New research has found that providing a sense of power to someone tends to instill a black-and-white sense of right and wrong — especially wrong.
Once armed with this “moral clarity,” powerful people perceive wrongdoing with much less ambiguity, leading them to punish those they see as wrongdoers with more severity than people without power would.
This according to researchers Scott Wiltermuth, Ph.D., an assistant professor of management and organization at the University of Southern California, and Francis Flynn of the Stanford Graduate School of Business.
The findings should alert managers to some unforeseen challenges they may face as they come to hold more power, according to Wiltermuth.
“We noticed in our MBA classes that the students who seemed to feel most powerful had these absolute answers about what’s right and what’s wrong,” he noted.
“We found the same phenomenon when we made other people feel powerful, and we also found the resulting clarity led people to punish questionable behavior more severely. That link between power and more severe punishment could cause a huge problem for managers. What a manager sees as appropriate punishment could be seen as absolutely draconian by other people.”

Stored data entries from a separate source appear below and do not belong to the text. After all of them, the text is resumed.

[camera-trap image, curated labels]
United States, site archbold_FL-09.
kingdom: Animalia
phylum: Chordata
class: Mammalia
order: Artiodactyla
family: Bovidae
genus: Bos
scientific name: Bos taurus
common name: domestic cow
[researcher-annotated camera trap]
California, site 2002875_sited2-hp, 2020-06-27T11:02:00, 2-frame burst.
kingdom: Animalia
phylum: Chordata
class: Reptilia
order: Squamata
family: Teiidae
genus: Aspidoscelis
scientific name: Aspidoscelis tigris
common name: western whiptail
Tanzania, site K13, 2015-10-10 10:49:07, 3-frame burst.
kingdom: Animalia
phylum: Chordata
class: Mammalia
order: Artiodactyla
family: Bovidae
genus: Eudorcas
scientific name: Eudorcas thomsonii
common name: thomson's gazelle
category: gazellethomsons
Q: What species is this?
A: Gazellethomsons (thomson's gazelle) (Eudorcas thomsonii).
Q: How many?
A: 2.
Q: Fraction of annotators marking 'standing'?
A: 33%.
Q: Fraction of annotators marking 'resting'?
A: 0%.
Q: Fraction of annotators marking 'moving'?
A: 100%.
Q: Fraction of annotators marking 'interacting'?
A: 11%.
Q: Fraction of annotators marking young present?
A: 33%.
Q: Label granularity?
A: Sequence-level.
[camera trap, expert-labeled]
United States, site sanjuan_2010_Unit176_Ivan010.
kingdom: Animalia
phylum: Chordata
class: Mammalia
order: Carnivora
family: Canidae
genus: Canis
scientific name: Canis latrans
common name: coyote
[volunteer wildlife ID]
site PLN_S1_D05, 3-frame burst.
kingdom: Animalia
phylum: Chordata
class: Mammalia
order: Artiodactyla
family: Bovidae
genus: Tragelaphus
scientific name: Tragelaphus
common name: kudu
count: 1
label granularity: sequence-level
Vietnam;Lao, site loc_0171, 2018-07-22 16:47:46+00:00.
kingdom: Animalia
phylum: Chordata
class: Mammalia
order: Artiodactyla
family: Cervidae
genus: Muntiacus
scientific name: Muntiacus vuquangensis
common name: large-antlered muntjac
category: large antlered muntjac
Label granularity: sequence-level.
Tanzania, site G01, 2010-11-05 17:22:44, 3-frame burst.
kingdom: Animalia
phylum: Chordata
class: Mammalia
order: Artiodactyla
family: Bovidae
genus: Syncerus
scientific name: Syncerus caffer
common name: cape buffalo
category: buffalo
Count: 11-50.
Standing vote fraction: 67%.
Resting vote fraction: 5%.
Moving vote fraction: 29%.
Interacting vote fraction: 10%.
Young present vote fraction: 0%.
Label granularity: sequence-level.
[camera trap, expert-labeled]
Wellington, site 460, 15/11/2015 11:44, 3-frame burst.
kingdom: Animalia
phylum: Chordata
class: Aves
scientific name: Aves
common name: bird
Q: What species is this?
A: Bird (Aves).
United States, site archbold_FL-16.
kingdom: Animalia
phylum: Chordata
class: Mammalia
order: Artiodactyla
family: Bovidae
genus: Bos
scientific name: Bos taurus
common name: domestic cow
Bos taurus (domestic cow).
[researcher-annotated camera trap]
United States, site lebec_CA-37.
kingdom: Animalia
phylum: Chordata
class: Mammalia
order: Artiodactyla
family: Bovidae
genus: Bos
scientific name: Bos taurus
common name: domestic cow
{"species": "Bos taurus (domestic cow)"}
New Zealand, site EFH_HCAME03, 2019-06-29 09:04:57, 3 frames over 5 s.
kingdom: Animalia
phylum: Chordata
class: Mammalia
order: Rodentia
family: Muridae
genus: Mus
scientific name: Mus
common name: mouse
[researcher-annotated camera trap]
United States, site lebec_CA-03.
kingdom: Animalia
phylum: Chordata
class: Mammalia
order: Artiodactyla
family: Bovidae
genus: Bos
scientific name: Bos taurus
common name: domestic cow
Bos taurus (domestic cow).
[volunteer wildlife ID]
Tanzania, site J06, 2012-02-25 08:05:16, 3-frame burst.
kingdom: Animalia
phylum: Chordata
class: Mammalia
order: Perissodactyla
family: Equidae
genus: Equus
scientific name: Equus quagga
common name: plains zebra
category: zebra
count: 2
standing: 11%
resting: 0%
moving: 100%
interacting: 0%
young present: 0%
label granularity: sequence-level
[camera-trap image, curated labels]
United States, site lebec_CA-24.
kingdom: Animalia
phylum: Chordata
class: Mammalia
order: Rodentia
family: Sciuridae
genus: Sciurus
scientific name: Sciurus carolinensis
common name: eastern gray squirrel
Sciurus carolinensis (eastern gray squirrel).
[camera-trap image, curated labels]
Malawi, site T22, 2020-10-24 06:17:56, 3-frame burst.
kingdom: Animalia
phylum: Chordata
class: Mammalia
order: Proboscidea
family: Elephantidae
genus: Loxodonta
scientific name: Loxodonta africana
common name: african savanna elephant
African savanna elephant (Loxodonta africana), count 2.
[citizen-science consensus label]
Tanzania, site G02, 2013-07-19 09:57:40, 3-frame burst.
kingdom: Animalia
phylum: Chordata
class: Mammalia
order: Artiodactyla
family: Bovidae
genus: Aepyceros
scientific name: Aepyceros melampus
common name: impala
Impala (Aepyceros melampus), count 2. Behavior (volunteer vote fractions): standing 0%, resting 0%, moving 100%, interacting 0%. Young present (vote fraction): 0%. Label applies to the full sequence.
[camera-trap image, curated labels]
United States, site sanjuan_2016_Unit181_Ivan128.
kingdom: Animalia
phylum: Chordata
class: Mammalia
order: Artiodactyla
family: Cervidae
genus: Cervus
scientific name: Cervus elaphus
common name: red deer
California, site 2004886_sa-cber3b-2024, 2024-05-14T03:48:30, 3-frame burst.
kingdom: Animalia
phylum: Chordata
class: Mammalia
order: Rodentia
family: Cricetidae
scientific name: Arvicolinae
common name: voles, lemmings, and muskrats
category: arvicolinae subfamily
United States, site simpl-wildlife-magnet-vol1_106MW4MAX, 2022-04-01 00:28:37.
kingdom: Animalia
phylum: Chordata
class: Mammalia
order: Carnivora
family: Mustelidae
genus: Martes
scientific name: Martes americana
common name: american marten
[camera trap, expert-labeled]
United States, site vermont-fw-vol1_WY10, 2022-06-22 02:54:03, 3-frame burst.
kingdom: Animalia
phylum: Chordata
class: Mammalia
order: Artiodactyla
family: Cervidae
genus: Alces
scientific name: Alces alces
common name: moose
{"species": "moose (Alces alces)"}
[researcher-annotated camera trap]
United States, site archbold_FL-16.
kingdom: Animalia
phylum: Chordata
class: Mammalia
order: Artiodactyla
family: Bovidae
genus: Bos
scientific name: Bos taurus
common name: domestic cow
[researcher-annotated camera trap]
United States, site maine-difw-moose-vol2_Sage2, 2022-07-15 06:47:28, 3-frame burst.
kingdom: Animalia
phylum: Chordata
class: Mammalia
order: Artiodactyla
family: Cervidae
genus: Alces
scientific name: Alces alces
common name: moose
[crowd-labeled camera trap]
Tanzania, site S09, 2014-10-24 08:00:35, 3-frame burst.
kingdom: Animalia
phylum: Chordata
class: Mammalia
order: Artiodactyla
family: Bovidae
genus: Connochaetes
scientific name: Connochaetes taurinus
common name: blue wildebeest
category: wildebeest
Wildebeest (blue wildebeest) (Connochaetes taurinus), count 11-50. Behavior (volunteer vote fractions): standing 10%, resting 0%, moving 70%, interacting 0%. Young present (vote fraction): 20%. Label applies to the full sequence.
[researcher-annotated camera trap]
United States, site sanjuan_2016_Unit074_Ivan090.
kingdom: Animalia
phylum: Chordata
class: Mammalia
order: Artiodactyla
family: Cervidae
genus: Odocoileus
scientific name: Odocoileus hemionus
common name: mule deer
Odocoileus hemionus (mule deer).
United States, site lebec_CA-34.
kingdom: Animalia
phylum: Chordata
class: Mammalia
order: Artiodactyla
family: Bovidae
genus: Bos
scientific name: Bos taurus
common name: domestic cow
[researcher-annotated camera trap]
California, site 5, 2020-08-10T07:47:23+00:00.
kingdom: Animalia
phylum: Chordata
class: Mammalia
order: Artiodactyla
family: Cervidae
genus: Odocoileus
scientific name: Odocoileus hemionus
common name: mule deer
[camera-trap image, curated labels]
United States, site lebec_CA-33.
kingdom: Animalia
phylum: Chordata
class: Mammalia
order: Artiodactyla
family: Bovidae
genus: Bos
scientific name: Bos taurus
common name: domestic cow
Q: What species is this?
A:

The researchers set up four experiments in which they made some individuals feel powerful by giving them the ability to control resources and administer rewards or punishments.
When presented with cases of transgressions, the powerful participants were more likely to say “yes, the behavior is immoral” or “no, it is not immoral,” the researchers found.
Very few powerful people answered with “it depends,” which was a much more popular answer among the less powerful, the researchers note, adding, “Owing to this certainty, the participants made to feel powerful felt that the transgressions deserved harsher punishments.”
However, the researchers found that moral clarity was more clearly connected to delivering punishments than administering bonuses for good behavior.
“Our findings do not imply that having this moral clarity leads people to obtain power,” Wiltermuth said. “Rather, the findings imply that once you obtain power you become more likely to see things in black-and-white.”
This black-and-white thinking and the resulting link between power and punishment could lead to problems in both the public and private sector, according to Wiltermuth.
He notes that people without power could begin protesting a manager’s decisions, which can erode the manager’s — and the organization’s — authority and ability to operate.
In the public sector, Wiltermuth uses the U.S Congress as an example, pointing to the dead certainty in which elected officials often make their case.
“You ask yourself, ‘How can they talk about these complex issues in such black-and-white terms?’ The short attention spans of the media and their constituencies may explain some of it, but it may also be that politicians are so powerful that they may actually see issues in black-and-white terms more than the rest of us do,” he said.
Wiltermuth said he is continuing his research, with an emphasis on exploring “how we can reduce this moral clarity and create a healthy sense of doubt.”
The study will appear in an upcoming issue of the Academy of Management Journal.